*EXERCISE DESCRIPTION:* Set down, exactly as written, every line from the top of the records below to the line containing "common name: american red squirrel", both ends included, and no others.

*GIVEN RECORDS:*
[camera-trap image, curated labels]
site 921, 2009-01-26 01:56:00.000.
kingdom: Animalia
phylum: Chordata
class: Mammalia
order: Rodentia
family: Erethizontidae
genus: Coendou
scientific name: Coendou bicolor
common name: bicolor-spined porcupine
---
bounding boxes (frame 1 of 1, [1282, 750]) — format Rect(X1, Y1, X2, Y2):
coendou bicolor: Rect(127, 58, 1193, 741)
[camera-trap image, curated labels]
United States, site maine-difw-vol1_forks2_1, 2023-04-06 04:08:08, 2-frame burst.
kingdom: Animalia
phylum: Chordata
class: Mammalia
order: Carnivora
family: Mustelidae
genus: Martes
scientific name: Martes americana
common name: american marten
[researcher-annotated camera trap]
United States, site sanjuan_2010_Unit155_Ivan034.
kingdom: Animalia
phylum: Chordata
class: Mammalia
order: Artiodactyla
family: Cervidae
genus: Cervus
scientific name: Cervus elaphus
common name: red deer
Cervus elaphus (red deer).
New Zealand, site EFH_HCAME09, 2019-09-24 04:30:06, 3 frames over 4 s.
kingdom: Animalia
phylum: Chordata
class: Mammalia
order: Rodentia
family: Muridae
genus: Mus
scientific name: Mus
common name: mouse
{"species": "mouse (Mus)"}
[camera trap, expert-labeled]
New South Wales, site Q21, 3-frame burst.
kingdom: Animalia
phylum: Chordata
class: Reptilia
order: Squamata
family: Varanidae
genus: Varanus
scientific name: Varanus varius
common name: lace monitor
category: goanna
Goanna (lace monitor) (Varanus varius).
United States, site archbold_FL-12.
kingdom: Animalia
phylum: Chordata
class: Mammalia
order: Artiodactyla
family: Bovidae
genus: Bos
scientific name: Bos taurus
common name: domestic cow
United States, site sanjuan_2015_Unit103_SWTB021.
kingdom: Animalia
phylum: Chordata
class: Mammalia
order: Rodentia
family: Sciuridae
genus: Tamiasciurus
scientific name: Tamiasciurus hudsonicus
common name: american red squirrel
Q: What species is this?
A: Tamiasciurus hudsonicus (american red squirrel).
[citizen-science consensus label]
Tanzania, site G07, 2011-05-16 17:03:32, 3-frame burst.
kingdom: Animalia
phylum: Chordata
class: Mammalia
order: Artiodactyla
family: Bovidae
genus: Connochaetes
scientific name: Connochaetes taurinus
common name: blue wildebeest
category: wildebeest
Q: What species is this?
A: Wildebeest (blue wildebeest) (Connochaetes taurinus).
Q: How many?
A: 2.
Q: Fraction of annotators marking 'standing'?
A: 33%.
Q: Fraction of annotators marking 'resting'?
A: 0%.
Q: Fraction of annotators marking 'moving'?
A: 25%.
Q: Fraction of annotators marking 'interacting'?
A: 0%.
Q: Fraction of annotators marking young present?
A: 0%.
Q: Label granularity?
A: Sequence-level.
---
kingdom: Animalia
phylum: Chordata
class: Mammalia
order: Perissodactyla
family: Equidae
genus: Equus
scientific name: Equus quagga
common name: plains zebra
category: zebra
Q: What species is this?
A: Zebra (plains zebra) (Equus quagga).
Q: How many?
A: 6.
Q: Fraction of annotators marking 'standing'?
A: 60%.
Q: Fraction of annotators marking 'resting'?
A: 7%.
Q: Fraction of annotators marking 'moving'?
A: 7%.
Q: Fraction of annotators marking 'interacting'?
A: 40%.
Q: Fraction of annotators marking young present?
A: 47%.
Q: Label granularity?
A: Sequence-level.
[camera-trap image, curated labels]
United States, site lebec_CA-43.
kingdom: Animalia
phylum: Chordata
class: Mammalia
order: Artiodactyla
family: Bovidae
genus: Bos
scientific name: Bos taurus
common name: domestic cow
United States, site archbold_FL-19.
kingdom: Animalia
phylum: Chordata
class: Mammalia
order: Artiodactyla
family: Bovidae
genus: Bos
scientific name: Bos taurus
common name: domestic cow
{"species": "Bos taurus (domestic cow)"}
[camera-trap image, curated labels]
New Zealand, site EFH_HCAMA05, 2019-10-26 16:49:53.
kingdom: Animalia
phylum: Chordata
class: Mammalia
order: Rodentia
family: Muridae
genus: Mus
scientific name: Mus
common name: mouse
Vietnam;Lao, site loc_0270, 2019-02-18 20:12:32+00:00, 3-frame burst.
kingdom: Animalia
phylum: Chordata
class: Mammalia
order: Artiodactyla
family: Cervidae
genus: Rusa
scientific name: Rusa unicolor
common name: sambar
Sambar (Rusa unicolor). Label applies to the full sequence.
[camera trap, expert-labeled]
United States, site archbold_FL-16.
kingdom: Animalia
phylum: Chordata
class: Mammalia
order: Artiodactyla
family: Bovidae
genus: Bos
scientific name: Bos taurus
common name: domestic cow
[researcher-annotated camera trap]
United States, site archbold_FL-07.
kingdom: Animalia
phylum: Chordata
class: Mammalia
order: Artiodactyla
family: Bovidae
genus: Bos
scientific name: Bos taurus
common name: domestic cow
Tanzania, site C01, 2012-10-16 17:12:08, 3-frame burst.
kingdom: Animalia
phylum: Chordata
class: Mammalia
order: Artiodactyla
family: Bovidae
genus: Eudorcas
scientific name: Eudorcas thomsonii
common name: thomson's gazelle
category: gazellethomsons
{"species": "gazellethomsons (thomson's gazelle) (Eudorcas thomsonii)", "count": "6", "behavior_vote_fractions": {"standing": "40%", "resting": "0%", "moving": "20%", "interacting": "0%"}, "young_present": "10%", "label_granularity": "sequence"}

*RESPONSE TO THIS TASK:*
[camera-trap image, curated labels]
site 921, 2009-01-26 01:56:00.000.
kingdom: Animalia
phylum: Chordata
class: Mammalia
order: Rodentia
family: Erethizontidae
genus: Coendou
scientific name: Coendou bicolor
common name: bicolor-spined porcupine
---
bounding boxes (frame 1 of 1, [1282, 750]) — format Rect(X1, Y1, X2, Y2):
coendou bicolor: Rect(127, 58, 1193, 741)
[camera-trap image, curated labels]
United States, site maine-difw-vol1_forks2_1, 2023-04-06 04:08:08, 2-frame burst.
kingdom: Animalia
phylum: Chordata
class: Mammalia
order: Carnivora
family: Mustelidae
genus: Martes
scientific name: Martes americana
common name: american marten
[researcher-annotated camera trap]
United States, site sanjuan_2010_Unit155_Ivan034.
kingdom: Animalia
phylum: Chordata
class: Mammalia
order: Artiodactyla
family: Cervidae
genus: Cervus
scientific name: Cervus elaphus
common name: red deer
Cervus elaphus (red deer).
New Zealand, site EFH_HCAME09, 2019-09-24 04:30:06, 3 frames over 4 s.
kingdom: Animalia
phylum: Chordata
class: Mammalia
order: Rodentia
family: Muridae
genus: Mus
scientific name: Mus
common name: mouse
{"species": "mouse (Mus)"}
[camera trap, expert-labeled]
New South Wales, site Q21, 3-frame burst.
kingdom: Animalia
phylum: Chordata
class: Reptilia
order: Squamata
family: Varanidae
genus: Varanus
scientific name: Varanus varius
common name: lace monitor
category: goanna
Goanna (lace monitor) (Varanus varius).
United States, site archbold_FL-12.
kingdom: Animalia
phylum: Chordata
class: Mammalia
order: Artiodactyla
family: Bovidae
genus: Bos
scientific name: Bos taurus
common name: domestic cow
United States, site sanjuan_2015_Unit103_SWTB021.
kingdom: Animalia
phylum: Chordata
class: Mammalia
order: Rodentia
family: Sciuridae
genus: Tamiasciurus
scientific name: Tamiasciurus hudsonicus
common name: american red squirrel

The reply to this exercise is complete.